▶ _Written problem_: Quote the items verbatim, starting at the line that contains "Can you say which item from" and stopping after the final line of the items.

Stored data entries
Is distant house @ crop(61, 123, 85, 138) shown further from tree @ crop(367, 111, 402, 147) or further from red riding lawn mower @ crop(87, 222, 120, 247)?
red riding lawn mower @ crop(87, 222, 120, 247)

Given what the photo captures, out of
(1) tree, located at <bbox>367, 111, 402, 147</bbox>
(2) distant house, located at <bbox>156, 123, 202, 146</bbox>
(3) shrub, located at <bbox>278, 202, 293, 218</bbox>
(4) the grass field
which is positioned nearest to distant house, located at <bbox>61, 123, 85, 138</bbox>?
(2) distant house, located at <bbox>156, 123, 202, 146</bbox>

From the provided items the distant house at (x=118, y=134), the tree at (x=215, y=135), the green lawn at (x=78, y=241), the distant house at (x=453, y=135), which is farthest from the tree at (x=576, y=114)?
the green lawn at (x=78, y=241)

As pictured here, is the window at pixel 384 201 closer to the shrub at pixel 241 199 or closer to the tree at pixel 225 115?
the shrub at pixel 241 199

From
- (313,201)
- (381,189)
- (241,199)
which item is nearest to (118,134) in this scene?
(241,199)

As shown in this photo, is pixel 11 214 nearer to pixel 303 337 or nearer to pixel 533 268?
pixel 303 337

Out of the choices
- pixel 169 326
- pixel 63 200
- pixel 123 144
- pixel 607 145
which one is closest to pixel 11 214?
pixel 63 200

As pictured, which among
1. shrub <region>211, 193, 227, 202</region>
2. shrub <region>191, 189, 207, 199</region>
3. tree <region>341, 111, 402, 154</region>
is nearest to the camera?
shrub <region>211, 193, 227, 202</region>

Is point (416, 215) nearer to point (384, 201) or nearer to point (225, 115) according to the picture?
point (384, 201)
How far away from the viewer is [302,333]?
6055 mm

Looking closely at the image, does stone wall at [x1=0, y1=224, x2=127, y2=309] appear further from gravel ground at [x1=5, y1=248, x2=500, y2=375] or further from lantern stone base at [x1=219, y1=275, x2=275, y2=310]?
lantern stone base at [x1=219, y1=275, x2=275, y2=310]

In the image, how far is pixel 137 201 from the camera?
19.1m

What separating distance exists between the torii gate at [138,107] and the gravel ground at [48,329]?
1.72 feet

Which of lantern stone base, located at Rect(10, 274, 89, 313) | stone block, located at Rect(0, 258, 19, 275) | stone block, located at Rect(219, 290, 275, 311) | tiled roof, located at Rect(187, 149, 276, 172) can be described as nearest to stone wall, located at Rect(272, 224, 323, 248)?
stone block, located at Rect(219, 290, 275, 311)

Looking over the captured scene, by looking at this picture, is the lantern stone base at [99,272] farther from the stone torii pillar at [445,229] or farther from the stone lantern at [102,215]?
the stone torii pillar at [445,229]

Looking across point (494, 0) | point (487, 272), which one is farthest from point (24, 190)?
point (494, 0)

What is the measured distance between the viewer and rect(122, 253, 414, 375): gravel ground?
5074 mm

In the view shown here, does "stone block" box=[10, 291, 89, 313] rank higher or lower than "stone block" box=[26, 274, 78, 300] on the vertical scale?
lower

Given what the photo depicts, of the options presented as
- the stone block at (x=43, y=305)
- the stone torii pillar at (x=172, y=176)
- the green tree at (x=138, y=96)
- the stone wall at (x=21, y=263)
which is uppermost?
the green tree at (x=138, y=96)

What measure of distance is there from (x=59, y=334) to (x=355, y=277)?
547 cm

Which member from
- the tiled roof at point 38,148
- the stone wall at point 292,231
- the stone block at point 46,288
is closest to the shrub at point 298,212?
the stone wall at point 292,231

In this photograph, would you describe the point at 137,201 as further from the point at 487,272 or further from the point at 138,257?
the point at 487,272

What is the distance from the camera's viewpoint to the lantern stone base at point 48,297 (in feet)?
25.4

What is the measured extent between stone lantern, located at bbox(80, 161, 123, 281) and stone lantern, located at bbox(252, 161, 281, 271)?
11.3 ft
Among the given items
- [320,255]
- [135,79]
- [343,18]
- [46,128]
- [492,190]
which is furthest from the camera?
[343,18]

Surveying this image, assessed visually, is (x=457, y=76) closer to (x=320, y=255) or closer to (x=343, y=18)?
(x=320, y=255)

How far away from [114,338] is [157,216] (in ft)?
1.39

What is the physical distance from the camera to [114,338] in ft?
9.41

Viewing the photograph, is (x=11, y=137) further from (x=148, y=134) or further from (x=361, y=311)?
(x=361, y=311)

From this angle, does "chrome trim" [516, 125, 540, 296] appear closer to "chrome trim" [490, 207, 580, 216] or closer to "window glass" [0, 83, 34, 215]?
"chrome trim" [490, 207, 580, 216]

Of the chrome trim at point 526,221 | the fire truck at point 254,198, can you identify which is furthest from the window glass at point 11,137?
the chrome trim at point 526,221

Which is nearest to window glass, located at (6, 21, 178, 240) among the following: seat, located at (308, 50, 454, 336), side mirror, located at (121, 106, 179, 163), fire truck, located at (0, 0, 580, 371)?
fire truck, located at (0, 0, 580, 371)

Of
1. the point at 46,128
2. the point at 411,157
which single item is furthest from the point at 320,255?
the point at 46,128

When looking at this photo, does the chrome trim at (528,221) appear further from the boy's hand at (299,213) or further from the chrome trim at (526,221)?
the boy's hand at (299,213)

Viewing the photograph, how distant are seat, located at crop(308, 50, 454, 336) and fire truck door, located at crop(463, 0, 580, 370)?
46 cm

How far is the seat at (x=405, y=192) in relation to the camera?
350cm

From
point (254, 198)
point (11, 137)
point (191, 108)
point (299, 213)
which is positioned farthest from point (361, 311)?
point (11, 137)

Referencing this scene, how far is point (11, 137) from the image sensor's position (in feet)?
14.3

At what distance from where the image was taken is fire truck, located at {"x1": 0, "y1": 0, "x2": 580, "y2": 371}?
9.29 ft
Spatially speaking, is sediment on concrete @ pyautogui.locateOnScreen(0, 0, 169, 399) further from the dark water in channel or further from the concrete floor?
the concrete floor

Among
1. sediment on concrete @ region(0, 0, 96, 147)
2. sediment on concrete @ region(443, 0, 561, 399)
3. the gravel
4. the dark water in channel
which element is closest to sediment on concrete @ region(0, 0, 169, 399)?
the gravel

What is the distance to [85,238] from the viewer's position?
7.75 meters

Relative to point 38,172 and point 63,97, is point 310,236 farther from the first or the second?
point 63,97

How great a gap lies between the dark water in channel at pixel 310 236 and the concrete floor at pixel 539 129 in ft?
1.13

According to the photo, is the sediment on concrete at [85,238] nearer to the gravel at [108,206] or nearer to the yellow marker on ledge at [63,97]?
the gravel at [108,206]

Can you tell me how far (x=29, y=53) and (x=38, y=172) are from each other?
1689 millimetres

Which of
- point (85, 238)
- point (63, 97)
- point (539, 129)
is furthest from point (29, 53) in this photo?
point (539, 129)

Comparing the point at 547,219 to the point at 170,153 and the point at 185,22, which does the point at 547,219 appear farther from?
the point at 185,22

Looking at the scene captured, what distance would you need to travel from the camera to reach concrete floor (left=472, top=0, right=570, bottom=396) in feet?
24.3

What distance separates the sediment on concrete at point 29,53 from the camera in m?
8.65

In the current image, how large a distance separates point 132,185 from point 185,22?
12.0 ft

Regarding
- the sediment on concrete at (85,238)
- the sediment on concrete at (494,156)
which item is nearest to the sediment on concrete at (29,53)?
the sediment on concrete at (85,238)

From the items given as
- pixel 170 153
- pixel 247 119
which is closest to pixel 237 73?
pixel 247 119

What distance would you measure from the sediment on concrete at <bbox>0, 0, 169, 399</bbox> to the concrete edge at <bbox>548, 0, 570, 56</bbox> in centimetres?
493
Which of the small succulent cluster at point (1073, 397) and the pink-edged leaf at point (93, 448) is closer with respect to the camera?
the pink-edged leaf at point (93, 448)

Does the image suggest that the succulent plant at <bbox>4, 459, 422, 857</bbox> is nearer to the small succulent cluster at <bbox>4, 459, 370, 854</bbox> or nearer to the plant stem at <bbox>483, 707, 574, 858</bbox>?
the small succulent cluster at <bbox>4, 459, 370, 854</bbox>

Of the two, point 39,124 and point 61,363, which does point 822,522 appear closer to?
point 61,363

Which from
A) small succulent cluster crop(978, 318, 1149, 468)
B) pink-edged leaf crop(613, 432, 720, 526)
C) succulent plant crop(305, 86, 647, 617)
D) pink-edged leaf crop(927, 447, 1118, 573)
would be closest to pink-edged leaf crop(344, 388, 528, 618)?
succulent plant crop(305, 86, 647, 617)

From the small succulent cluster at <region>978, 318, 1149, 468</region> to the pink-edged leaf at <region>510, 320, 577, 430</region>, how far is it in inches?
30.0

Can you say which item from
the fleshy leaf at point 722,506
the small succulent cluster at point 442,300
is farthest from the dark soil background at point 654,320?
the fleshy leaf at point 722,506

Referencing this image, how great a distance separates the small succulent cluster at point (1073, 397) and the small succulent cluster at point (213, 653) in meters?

▶ _Exercise output_:
Can you say which item from
the fleshy leaf at point 722,506
the small succulent cluster at point 442,300
is farthest from the dark soil background at point 654,320?
the fleshy leaf at point 722,506

Referencing this image, how great a distance separates the small succulent cluster at point (1073, 397) and the small succulent cluster at point (213, 653) in meters?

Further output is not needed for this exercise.